Stratus leaves state. If you interrupt a stratus detonate run, the warmup infrastructure is still running and costing you money. Always run stratus cleanup even after an interrupted exercise. Add it to a trap in your exercise runbook.
Detection rules written during debriefs may use syntax your SIEM doesn’t support. Rule logic written in a 30-minute debrief window gets reviewed quickly. Run each new rule against 30 days of historical logs before relying on it. A rule that has never matched against known-bad historical data may have a quiet logic error.
Alerting ≠ detection. A rule that fires but routes to a queue no one monitors is not a detection. The debrief template asks “alert fired in [tool]” — confirm the alert also appeared in a queue that an on-call engineer would have seen. Route validation is part of the exercise.

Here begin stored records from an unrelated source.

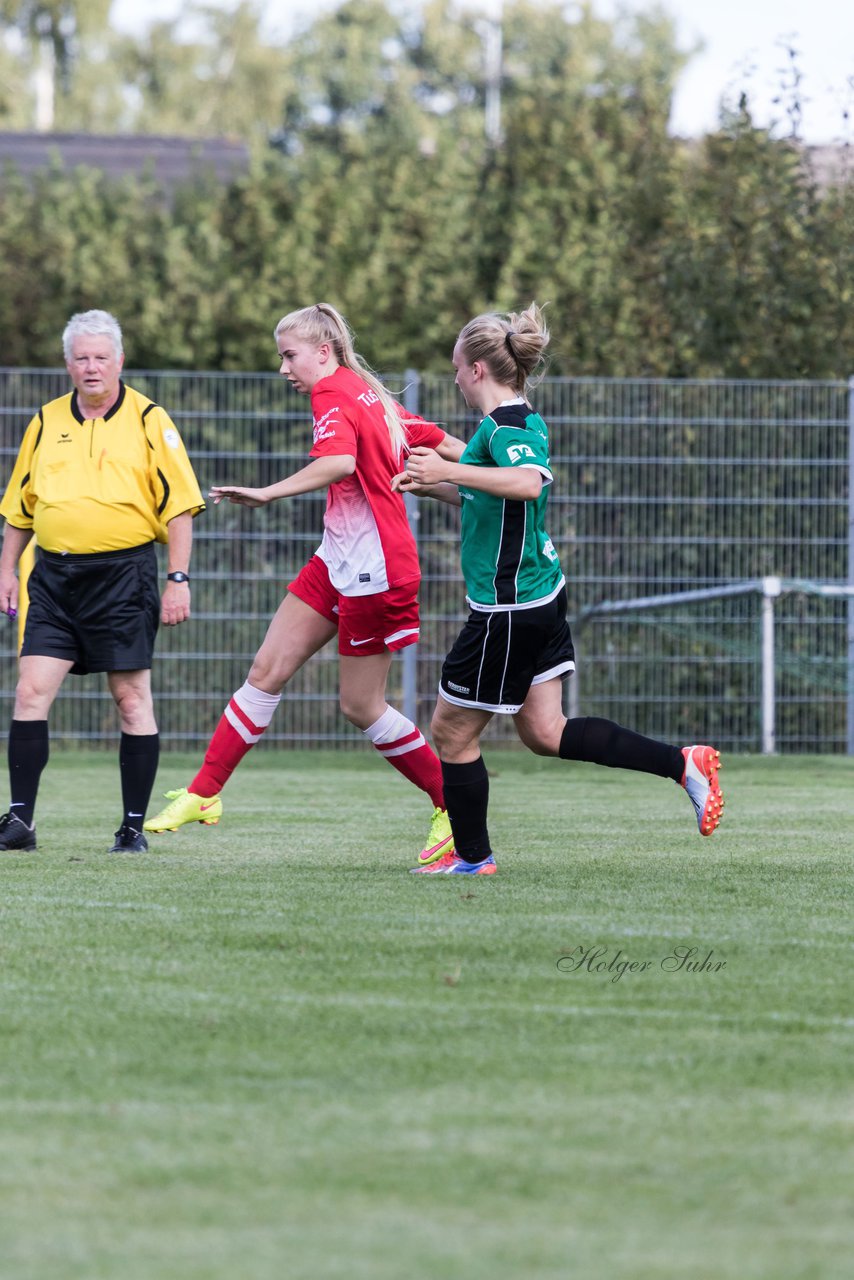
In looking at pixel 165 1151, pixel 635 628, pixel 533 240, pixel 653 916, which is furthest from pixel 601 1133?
pixel 533 240

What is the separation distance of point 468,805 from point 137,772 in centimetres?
137

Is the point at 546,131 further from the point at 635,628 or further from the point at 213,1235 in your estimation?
the point at 213,1235

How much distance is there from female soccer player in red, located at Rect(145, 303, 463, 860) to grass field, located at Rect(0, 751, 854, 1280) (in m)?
0.61

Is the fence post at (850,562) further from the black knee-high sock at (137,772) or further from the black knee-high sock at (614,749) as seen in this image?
the black knee-high sock at (137,772)

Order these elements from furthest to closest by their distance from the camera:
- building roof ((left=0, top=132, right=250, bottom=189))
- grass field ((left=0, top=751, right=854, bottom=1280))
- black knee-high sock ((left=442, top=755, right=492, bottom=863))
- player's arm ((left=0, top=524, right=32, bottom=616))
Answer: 1. building roof ((left=0, top=132, right=250, bottom=189))
2. player's arm ((left=0, top=524, right=32, bottom=616))
3. black knee-high sock ((left=442, top=755, right=492, bottom=863))
4. grass field ((left=0, top=751, right=854, bottom=1280))

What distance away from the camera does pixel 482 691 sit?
5238 millimetres

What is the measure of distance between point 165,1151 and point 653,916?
7.27 feet

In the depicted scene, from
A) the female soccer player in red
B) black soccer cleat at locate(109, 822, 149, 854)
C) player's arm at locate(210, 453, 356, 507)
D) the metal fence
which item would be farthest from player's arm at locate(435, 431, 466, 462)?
the metal fence

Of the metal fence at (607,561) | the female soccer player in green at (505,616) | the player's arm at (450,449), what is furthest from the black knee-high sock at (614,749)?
the metal fence at (607,561)

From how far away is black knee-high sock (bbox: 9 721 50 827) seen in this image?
6.16 metres

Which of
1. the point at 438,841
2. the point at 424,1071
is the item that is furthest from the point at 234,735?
the point at 424,1071

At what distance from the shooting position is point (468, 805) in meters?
5.41

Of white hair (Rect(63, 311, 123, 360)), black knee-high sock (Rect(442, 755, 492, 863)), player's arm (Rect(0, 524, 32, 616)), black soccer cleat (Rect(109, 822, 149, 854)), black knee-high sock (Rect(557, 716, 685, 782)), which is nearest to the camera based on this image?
black knee-high sock (Rect(442, 755, 492, 863))

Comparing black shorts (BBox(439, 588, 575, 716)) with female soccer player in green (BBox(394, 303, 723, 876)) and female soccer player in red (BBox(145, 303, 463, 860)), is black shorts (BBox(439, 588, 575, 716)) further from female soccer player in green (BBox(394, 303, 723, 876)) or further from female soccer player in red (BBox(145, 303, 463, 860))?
female soccer player in red (BBox(145, 303, 463, 860))
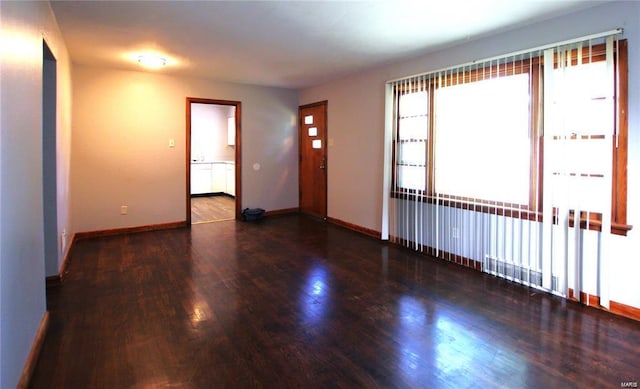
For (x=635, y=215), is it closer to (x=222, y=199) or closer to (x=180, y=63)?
(x=180, y=63)

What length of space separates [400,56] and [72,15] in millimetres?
3391

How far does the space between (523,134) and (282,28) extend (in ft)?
8.08

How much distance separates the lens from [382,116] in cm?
494

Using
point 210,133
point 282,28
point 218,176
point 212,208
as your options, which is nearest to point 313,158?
point 212,208

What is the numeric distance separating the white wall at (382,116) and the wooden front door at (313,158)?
0.65 ft

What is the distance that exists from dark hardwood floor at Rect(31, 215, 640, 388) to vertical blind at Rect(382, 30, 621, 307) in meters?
0.31

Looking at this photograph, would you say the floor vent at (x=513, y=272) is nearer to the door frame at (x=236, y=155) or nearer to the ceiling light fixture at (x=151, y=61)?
the door frame at (x=236, y=155)

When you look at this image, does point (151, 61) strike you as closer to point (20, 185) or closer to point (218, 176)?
point (20, 185)

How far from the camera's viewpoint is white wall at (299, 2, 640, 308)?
266 centimetres

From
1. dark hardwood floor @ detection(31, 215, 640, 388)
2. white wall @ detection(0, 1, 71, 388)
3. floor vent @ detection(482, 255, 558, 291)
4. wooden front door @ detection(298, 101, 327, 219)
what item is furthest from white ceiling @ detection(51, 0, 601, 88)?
dark hardwood floor @ detection(31, 215, 640, 388)

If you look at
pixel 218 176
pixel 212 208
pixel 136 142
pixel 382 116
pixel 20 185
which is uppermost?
pixel 382 116

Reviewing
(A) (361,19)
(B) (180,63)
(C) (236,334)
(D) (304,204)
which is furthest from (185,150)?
(C) (236,334)

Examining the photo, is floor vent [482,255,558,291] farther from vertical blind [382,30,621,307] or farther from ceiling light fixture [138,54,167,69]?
ceiling light fixture [138,54,167,69]

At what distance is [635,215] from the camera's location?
8.71 feet
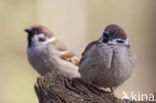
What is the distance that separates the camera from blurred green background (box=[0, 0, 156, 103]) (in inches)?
335

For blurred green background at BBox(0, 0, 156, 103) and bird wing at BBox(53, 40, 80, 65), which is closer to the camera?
bird wing at BBox(53, 40, 80, 65)

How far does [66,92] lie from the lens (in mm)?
3068

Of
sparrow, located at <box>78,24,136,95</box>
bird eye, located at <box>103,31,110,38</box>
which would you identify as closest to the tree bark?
sparrow, located at <box>78,24,136,95</box>

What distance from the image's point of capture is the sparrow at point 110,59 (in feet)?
11.2

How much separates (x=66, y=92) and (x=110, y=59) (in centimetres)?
51

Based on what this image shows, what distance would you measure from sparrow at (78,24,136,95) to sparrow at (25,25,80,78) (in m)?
1.35

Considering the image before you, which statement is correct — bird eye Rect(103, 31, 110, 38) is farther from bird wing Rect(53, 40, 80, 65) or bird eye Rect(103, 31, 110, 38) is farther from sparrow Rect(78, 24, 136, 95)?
bird wing Rect(53, 40, 80, 65)

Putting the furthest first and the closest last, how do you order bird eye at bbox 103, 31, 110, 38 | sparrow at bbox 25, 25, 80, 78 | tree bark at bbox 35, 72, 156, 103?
1. sparrow at bbox 25, 25, 80, 78
2. bird eye at bbox 103, 31, 110, 38
3. tree bark at bbox 35, 72, 156, 103

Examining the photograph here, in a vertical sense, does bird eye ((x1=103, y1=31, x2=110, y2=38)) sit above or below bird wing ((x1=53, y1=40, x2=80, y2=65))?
above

Scope creep kills exercises. The first quarter an exercise runs long, someone proposes “let’s just add two more techniques since we have time.” Don’t. Four well-documented techniques with full debrief and verified re-runs beat ten half-documented techniques with action items that never close. Keep the scope tight. Add techniques by rotating them into the next quarter’s slot.
Quick Reference
| Component | What It Is | When to Use |
|---|---|---|
| Atomic Red Team | ATT&CK-mapped host technique library | Host-level techniques: process execution, credential access, persistence |
| Stratus Red Team | Cloud-native attack simulations | AWS/GCP/Azure/K8s API-based attack paths |
| Custom scripts | Org-specific simulations | MFA fatigue, IdP-specific attacks, internal tool abuse |
| MTTD | Mean time to detect — measured per technique | Primary metric; track over time per technique |
| Circuit breaker | Named person who can halt an exercise | Safety control; must be identified in Week 1 |
| Debrief template | Structured post-exercise documentation | Filled during debrief, committed to version control same day |
| Retirement threshold | MTTD < 10 minutes | When to rotate a technique out of quarterly rotation |
| Coverage list | Techniques with verified detections | Auditable record of what your program has validated |
Key Takeaways
- Continuous purple team testing infrastructure means running the same attack paths quarterly — not annually — until MTTD per technique drops below 10 minutes
- The four-week exercise structure (scope → simulate → debrief → re-run) is the unit of work; deviating from it is how exercises produce action items instead of detection improvements
- Atomic Red Team covers ATT&CK-mapped host techniques; Stratus Red Team covers cloud-native attack simulations; custom scripts cover what neither does
- The debrief template — filled in during the session, committed to version control before the session ends — is what separates exercises that improve detection from exercises that produce unread reports
- MTTD < 10 minutes for a technique means retire it and rotate in the next one from the backlog this series gave you
- The frequency of simulation is the variable that changes detection time. Not the tools. Not the headcount. How often you practice.